Yes. Because there is no other notion. The problem with modern philosophical argumentation is that, rather than avail itself of obvious truths, honest in their character, there is this romanticism in invoking Godwin's law. In your post, you've ascribed to me several philosophical disciplines to which I do not ascribe or give credit.
While I am impressed you would invoke Nietszche, I am a little less impressed by Rand. You've invoked Jefferson and Paine too, if only to say, "I know Jefferson and Paine, and you, sir are no Jefferson and Paine".
If you understood thing one about me, you'd have left the Capital Creator out of it, being an atheist as I am, but since you've managed to conflate my personal observations and views on the world as some unholy grabbag of mixed metaphors and quasitheology, I suppose "getting it right" isn't something you do very often. I can always tell when someone is educated in the philosophical disciplines, because they take great pleasure in noting which part of what you "borrowed". I should know. Part of the fun of being educated within the philosophical disciplines is figuring out who ripped off who, is it not? Of course, this is the modern philosophical state, everything is derivative, nothing is original, which explains why no real philosophical luminaries exist in the modern age.
So I'm not even going to dignify your interpretations. I am no philosophical scholar by any stretch. It is a fuckton easier to understand the world if you just do your own thinking without trying to figure out if that thought filtered its way out of someone else's gray matter. If some things that you think bear any resemblance to something that came before, it is at worst accidental.
"If rights are taken from oppressors, there's no reason to stop the struggle there."
Taking this at face value. What is the rest of the struggle (assuming there is a purpose) intended to accomplish? An oppressor can only oppress if those oppressed do not have the rights of the oppressor. When the oppressor and the oppressed are on equal footing, neither is the oppressed nor the oppressor. So what does further struggle accomplish. What is the goal? To become the oppressor? Patriarchy vs. matriarchy. Hmm. What a choice.
"And with the lauding of arrogance as a virtue reminds me of Rand. Is that where you're taking this? I rebut that making the choice means nothing if you then don't succeed at making the goal. Empowerment doesn't come with the choice."
And a variant of Godwin's Law shows up. Congrats to that.
You make some interesting claims with this. Choice must be met with success ergo it means nothing. I sense an entitlement there. I made a choice, ergo, I must be successful at achieving my goal or it was meaningless. Who is ascribing to a material view here? You sound more like Rand than I could ever hope to. Choice is empowerment, empowerment is choice. Empowerment guarantees NOTHING but the opportunity to see through to a goal, it in no way guarantees its achievement. You see this fallacy in the modern feminist view of equal opportunity being subservient philosophically to equal outcomes. It's bosh, to be blunt.
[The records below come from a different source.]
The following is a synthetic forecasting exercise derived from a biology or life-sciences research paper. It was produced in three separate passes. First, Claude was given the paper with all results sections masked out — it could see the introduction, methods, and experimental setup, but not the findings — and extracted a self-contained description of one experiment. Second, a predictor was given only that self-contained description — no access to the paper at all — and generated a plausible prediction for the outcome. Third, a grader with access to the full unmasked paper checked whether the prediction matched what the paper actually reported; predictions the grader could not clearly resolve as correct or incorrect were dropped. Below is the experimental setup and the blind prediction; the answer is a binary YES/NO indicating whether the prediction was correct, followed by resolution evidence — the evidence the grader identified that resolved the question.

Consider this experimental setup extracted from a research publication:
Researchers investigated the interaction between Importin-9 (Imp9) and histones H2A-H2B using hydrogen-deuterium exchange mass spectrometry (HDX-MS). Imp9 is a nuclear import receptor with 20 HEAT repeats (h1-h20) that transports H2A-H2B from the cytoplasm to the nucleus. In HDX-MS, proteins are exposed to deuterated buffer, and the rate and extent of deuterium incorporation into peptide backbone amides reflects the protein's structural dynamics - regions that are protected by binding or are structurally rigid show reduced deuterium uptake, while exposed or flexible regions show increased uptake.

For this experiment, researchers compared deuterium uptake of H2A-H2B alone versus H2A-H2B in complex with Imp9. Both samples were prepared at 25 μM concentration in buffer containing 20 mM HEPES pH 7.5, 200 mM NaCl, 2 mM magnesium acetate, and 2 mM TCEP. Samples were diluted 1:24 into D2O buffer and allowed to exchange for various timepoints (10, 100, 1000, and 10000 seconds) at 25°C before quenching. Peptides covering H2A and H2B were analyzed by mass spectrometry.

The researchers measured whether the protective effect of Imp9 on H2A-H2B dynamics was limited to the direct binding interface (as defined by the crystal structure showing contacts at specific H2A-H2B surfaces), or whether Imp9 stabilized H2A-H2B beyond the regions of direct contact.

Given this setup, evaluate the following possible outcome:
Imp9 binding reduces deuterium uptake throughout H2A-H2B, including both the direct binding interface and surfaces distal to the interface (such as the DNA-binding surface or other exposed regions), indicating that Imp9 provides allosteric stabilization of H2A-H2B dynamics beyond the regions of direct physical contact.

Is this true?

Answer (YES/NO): YES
"What? No. Another party can damage your rights whether you believe it or not. This happens all the time. We're in different universes if you think empowerment can be isolated from a group. In nature, the alpha dog is only alpha compared to the rest of the pack. Take him from the pack, and he's a dog. In human affairs, the only type of power that involves no relation to another person is fantasy power. Even in fantasy, your mind simulates other persons or beings. I think that could instinctively be in preparation for performing in a group, a form of learning in lieu of when you can socialize it. "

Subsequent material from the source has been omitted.